For decades, the “Middle East” has customarily been defined as the Arab world plus Israel, with the United States as the principal external power engaged in the region. Over the course of the last decade, that traditional definition of the Middle East has started to erode in important ways. One of the most significant points of transformation has been the rise of regional states from outside the Arab-Israeli arena as consequential players in the Middle East’s political, economic, and strategic affairs. Iran is an outstanding example of this phenomenon; Turkey is another.
This week Turkish Prime Minister Recep Tayyip Erdogan was in Iran, where he met with President Mahmoud Ahmadinejad and Supreme Leader Ayatollah Ali Khamenei. Erdogan was supposed to come to the United States immediately following his departure from Tehran; the Prime Minister’s Washington visit has now been postponed until early December. As we pointed out in an earlier post, Turkey’s relations with the Islamic Republic have improved dramatically in recent years – economic relations are expanding rapidly and the foundations for closer energy links are being laid. And, as Erdogan himself made clear in an interview with The Guardian earlier this week, political ties between Turkey and Iran are becoming both broader and deeper.

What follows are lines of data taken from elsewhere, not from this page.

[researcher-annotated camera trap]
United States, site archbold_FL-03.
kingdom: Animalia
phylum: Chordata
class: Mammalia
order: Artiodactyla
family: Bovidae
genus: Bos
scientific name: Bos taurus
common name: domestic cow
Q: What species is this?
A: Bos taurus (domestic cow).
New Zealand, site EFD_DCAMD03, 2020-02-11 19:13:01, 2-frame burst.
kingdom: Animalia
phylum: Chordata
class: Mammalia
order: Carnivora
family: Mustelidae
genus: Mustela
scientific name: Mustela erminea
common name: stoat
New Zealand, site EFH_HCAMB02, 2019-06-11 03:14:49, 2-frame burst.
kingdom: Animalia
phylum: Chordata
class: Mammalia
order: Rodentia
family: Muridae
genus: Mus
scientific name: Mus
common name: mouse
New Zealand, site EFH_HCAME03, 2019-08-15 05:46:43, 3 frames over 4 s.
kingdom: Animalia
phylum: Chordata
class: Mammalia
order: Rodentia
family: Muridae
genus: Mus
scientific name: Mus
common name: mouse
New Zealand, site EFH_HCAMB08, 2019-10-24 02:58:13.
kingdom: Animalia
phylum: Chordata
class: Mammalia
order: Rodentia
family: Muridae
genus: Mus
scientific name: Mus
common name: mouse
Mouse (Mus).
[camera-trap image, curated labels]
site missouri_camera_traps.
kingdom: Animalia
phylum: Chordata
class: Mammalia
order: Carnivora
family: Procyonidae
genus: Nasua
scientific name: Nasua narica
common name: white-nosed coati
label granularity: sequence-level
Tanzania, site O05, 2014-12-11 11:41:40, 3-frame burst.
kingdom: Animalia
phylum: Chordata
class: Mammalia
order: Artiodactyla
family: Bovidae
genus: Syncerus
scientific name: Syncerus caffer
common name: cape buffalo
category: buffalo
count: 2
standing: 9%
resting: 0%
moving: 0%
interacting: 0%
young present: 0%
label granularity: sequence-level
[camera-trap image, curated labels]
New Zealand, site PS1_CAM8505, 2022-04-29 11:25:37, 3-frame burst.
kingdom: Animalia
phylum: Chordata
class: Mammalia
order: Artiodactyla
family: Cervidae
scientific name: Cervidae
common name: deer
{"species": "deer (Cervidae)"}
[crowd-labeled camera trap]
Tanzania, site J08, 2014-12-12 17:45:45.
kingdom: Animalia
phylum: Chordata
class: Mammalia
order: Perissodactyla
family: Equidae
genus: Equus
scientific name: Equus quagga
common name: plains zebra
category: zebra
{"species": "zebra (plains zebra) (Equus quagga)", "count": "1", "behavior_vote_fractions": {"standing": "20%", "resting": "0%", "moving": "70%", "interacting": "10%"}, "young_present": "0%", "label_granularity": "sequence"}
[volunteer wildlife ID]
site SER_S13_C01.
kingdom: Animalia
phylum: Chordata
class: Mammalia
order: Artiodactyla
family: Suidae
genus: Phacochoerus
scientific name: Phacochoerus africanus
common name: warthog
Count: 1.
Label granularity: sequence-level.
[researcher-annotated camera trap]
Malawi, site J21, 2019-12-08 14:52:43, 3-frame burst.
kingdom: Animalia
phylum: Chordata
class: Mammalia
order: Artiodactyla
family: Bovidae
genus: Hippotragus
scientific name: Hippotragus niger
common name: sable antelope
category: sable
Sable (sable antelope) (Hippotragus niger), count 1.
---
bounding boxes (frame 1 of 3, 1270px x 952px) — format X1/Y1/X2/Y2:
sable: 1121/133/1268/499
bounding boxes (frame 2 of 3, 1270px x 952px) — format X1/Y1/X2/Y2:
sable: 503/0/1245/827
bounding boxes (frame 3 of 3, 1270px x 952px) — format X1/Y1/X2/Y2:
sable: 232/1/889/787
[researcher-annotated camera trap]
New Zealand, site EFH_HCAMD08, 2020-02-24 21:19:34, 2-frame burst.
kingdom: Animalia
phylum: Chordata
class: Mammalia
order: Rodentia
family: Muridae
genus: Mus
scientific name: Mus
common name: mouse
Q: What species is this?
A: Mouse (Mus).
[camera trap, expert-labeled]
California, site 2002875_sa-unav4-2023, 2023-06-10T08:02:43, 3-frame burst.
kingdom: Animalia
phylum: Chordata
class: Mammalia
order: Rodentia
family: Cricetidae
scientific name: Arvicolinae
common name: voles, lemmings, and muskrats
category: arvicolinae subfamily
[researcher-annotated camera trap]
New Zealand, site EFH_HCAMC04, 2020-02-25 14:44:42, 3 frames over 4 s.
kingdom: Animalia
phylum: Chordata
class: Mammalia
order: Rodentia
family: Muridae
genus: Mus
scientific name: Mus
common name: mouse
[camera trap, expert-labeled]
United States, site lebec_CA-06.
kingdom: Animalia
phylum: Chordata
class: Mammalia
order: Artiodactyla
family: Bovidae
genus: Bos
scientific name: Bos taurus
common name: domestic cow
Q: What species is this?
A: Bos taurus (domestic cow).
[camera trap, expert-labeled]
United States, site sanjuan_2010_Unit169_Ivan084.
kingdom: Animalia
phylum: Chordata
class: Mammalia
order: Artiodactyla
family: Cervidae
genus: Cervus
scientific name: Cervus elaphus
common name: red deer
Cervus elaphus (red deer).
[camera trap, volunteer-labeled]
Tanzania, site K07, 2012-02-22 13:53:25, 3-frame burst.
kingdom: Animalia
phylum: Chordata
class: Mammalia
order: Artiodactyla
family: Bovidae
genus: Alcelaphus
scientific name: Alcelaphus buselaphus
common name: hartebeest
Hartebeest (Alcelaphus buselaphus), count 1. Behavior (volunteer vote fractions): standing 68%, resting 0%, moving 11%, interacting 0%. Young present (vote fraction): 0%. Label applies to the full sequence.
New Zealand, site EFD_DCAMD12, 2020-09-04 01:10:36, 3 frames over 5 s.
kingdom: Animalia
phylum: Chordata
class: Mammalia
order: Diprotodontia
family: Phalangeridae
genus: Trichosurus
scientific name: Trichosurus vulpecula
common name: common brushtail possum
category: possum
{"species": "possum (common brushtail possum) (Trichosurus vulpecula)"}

Some in Washington and in Israel criticize Turkey’s burgeoning relationship with Iran, saying that it comes at the expense of Ankara’s longstanding ties to the United States and Israel. Against this, we argue – in an Op Ed published in today’s POLITICO, entitled “Turkey, the United States, and the New Middle East” —that Ankara’s approach to the Islamic Republic actually serves Western interests better than established U.S. policy.